Description of the task: The text below on PC and laptop sales names the desktop PC parts that can be upgraded or replaced. List every one of them.

Text block:

━━━━━━━━━━━━━━━━━━━━

Gartner research director Mikako Kitagawa added: “The single most significant influencing factor for PC shipment decline was the coronavirus outbreak, which resulted in disruptions to both the supply and demand of PCs."

Interestingly, the opposite could be said of the laptop market. While it has also experienced supply chain struggles, these have primarily been as it attempts to meet the huge increase in demand. Millions of people around the world have been forced to work from home, leaving some scrambling around to find a suitable productivity machine. 

Overwhelmingly, a laptop has been the device people turn to. Despite the iPad Pro and other tablets offering a potential vision of the future of computing, laptops still offer the perfect blend of functionality and portability. Once considered inferior to PCs in terms of processing power, recent laptop releases have proven they can more than hold their own. 

The beauty of desktop PC is that the internals and peripherals can be easily swapped out without having to buy a new device. Upgrading your monitor, keyboard or mouse is as simple as connecting a few cables, while with some expertise an older processor or hard drive can be replaced within minutes. 

The decision to purchase a PC is a long-term commitment, with a general expectation that the core device will last a decade or more. The same can rarely be said of laptops, which goes some way to explaining the latest figures. 

A laptop provides a 'quick fix' for working from home during the coronavirus outbreak, but for longer periods a full desktop setup might be more attractive. Might this enforced experiment even convince some companies to pursue working from home once the pandemic has subsided?

━━━━━━━━━━━━━━━━━━━━

Records provided:
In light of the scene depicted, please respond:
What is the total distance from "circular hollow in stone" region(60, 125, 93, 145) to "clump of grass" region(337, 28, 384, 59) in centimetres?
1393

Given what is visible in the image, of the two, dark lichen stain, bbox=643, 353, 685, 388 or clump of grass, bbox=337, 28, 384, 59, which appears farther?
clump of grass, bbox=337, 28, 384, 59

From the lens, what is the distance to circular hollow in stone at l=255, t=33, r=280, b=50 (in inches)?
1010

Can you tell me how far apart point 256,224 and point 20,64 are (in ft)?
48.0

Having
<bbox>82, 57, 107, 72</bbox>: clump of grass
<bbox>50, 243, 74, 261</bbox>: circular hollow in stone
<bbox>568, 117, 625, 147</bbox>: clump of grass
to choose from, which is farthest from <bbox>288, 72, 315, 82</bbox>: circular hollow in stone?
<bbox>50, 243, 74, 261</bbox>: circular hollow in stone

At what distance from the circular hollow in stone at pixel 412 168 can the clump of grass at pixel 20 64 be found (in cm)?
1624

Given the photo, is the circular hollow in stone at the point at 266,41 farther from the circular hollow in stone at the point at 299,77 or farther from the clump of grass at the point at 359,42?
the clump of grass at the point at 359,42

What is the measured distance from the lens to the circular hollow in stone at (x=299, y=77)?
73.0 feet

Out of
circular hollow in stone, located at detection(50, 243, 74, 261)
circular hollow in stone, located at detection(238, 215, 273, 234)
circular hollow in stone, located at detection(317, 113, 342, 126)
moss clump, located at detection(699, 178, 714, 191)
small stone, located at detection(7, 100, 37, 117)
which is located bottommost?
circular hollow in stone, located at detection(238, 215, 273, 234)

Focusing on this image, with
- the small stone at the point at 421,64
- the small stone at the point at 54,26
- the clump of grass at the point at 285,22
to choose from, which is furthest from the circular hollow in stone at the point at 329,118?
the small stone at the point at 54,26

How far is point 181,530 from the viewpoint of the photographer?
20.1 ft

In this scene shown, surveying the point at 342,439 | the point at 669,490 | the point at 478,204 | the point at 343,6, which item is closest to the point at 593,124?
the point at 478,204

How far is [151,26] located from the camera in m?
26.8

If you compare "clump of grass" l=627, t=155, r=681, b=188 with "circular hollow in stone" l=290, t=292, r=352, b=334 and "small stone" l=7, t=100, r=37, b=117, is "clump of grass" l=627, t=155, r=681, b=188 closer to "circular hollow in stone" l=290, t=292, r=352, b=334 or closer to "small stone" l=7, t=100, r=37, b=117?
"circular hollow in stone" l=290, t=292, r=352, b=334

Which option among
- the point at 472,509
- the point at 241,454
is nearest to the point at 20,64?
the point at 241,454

━━━━━━━━━━━━━━━━━━━━

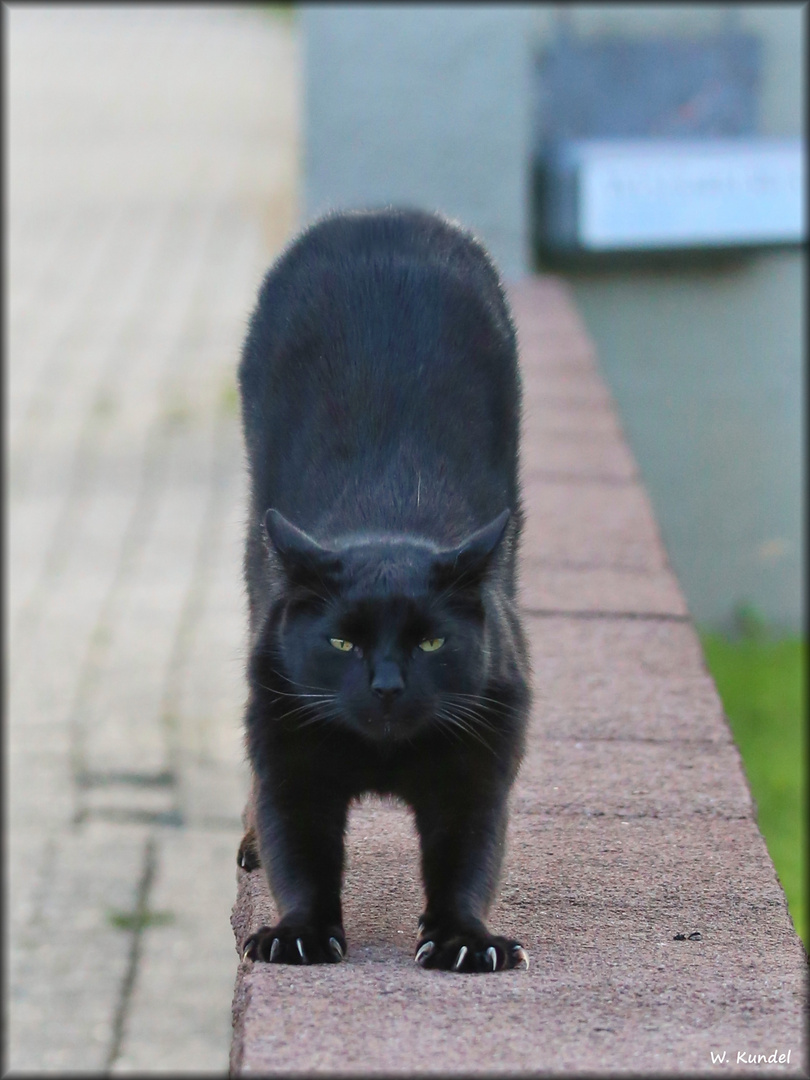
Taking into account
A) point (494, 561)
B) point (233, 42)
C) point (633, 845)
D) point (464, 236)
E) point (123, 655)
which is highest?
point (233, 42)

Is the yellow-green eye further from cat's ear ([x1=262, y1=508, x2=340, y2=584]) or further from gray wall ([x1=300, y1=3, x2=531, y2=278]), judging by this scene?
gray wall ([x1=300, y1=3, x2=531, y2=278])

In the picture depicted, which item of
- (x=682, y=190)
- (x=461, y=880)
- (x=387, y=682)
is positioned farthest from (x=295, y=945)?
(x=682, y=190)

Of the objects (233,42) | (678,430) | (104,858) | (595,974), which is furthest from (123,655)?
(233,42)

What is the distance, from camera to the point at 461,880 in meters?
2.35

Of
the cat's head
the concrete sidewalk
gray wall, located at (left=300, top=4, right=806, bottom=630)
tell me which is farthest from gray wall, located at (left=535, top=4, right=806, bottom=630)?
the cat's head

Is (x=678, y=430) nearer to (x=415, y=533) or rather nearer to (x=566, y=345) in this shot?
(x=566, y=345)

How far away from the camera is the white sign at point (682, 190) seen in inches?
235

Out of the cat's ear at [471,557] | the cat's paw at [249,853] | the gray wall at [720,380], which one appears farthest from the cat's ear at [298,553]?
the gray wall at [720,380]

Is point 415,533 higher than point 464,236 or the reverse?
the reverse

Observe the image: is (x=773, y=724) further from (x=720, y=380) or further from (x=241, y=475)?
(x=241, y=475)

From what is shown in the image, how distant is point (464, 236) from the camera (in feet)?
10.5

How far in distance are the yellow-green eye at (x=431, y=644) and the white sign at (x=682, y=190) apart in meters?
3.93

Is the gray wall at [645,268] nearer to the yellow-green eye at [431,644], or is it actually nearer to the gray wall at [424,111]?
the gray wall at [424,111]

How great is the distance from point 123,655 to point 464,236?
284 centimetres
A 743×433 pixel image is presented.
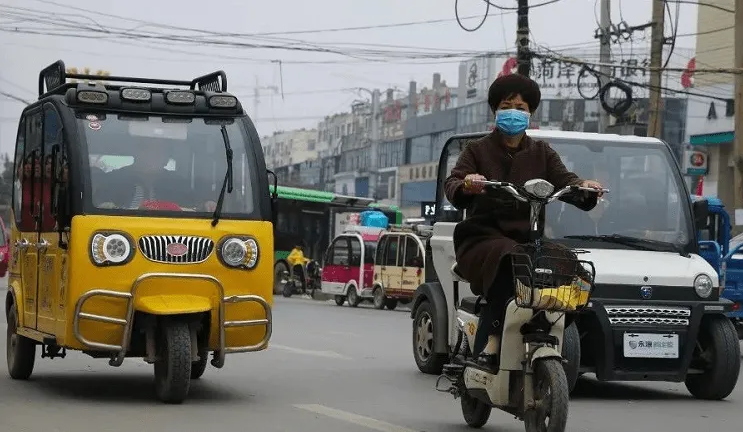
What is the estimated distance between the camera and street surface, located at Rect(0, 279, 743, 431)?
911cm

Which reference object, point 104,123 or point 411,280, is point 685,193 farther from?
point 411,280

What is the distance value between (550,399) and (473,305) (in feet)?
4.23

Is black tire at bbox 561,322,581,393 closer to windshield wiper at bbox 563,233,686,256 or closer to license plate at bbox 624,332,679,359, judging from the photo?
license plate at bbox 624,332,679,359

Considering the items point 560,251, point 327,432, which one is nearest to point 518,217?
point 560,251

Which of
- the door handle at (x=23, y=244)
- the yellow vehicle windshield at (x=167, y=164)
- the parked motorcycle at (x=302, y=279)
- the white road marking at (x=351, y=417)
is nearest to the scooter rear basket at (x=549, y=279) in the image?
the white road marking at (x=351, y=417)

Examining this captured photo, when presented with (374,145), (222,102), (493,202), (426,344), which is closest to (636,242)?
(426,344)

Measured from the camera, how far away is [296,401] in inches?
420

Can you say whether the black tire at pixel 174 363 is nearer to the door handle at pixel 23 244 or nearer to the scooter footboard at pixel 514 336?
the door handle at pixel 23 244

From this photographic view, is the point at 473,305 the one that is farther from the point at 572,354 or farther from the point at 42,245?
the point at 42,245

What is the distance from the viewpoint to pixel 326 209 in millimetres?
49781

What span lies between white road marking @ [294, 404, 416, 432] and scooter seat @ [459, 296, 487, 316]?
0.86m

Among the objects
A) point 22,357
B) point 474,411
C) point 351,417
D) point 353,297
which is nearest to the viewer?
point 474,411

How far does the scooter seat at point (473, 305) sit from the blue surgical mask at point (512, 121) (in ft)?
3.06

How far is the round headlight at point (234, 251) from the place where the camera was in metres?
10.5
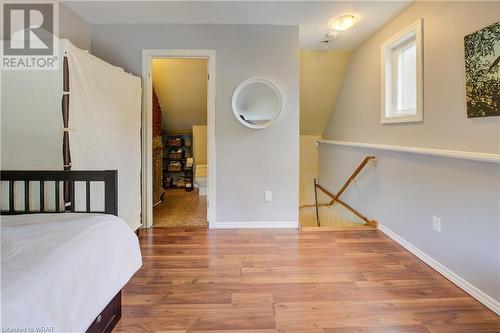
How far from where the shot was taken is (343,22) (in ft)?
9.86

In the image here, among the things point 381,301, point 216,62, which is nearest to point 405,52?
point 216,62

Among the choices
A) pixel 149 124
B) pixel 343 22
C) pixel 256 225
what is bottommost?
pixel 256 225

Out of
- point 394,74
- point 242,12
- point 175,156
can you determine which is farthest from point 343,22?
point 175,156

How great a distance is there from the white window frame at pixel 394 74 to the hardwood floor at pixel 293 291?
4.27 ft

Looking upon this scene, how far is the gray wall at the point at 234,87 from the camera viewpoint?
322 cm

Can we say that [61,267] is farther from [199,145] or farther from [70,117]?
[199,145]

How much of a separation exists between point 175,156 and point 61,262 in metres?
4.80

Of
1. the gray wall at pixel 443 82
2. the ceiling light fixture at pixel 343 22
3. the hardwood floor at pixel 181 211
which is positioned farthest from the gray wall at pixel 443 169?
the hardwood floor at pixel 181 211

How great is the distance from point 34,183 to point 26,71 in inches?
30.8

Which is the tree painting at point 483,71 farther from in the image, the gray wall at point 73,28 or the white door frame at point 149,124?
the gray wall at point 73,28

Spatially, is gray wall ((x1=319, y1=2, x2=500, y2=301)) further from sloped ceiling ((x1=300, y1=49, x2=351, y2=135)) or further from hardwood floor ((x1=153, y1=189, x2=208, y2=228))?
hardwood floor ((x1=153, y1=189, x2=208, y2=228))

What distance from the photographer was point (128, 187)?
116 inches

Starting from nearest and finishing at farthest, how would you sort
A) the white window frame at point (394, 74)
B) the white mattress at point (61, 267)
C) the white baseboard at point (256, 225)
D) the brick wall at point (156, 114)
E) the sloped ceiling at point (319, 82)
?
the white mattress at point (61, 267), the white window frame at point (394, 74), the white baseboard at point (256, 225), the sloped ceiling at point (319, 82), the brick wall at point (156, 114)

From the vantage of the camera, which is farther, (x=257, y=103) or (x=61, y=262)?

━━━━━━━━━━━━━━━━━━━━

Exercise answer: monitor, keyboard, mouse, processor, hard drive